* begin Data supplied *

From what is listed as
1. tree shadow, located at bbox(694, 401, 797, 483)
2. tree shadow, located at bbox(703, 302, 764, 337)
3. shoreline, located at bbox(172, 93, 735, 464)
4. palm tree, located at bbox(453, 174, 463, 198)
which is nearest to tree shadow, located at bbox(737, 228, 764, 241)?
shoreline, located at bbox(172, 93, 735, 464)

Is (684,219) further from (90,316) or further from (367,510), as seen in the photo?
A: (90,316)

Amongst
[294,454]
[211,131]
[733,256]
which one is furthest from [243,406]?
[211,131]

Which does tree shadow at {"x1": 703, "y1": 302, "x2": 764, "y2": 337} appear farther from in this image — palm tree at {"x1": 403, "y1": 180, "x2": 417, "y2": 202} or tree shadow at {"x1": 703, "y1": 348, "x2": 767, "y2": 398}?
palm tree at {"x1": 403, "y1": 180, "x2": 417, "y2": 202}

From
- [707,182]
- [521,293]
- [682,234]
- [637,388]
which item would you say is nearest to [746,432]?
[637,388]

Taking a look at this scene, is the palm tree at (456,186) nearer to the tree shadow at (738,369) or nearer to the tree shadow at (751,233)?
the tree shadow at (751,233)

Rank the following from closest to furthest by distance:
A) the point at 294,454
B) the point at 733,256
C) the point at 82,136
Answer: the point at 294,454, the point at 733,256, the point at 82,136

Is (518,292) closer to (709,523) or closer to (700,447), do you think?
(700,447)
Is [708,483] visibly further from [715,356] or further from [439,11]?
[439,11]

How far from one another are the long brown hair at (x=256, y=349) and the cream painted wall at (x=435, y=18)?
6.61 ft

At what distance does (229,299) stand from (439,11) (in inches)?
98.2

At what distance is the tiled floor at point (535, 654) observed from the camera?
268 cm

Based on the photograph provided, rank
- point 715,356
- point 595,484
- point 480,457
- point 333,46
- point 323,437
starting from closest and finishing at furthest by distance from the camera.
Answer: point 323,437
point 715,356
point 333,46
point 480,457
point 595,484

* end Data supplied *

-- What you are asked to do --
Rewrite every line of the entries above as a JSON list of strings, one string per line, leaving out blank lines.

-- Written answer --
[
  "From what is listed as",
  "1. tree shadow, located at bbox(694, 401, 797, 483)",
  "2. tree shadow, located at bbox(703, 302, 764, 337)",
  "3. shoreline, located at bbox(172, 93, 735, 464)",
  "4. palm tree, located at bbox(453, 174, 463, 198)",
  "which is nearest to tree shadow, located at bbox(737, 228, 764, 241)?",
  "shoreline, located at bbox(172, 93, 735, 464)",
  "Is (684,219) further from (90,316) or further from (367,510), as seen in the photo?",
  "A: (90,316)",
  "Amongst",
  "[294,454]",
  "[211,131]",
  "[733,256]",
  "which one is furthest from [243,406]?",
  "[211,131]",
  "Which does tree shadow at {\"x1\": 703, \"y1\": 302, \"x2\": 764, \"y2\": 337} appear farther from in this image — palm tree at {\"x1\": 403, \"y1\": 180, \"x2\": 417, \"y2\": 202} or tree shadow at {\"x1\": 703, \"y1\": 348, \"x2\": 767, \"y2\": 398}?",
  "palm tree at {\"x1\": 403, \"y1\": 180, \"x2\": 417, \"y2\": 202}",
  "From",
  "- [707,182]",
  "- [521,293]",
  "- [682,234]",
  "- [637,388]",
  "which item would you say is nearest to [746,432]?",
  "[637,388]",
  "Taking a look at this scene, is the palm tree at (456,186) nearer to the tree shadow at (738,369) or nearer to the tree shadow at (751,233)?",
  "the tree shadow at (751,233)",
  "Rank the following from closest to furthest by distance:",
  "A) the point at 294,454",
  "B) the point at 733,256",
  "C) the point at 82,136",
  "Answer: the point at 294,454, the point at 733,256, the point at 82,136",
  "Is (518,292) closer to (709,523) or closer to (700,447), do you think?",
  "(700,447)",
  "Is [708,483] visibly further from [715,356] or further from [439,11]?",
  "[439,11]",
  "How far from one another are the long brown hair at (x=256, y=349) and the cream painted wall at (x=435, y=18)?",
  "6.61 ft",
  "At what distance does (229,299) stand from (439,11) (in inches)?",
  "98.2",
  "At what distance is the tiled floor at point (535, 654) observed from the camera?",
  "268 cm",
  "Based on the photograph provided, rank",
  "- point 715,356",
  "- point 595,484",
  "- point 480,457",
  "- point 333,46",
  "- point 323,437",
  "starting from closest and finishing at furthest by distance from the camera.",
  "Answer: point 323,437",
  "point 715,356",
  "point 333,46",
  "point 480,457",
  "point 595,484"
]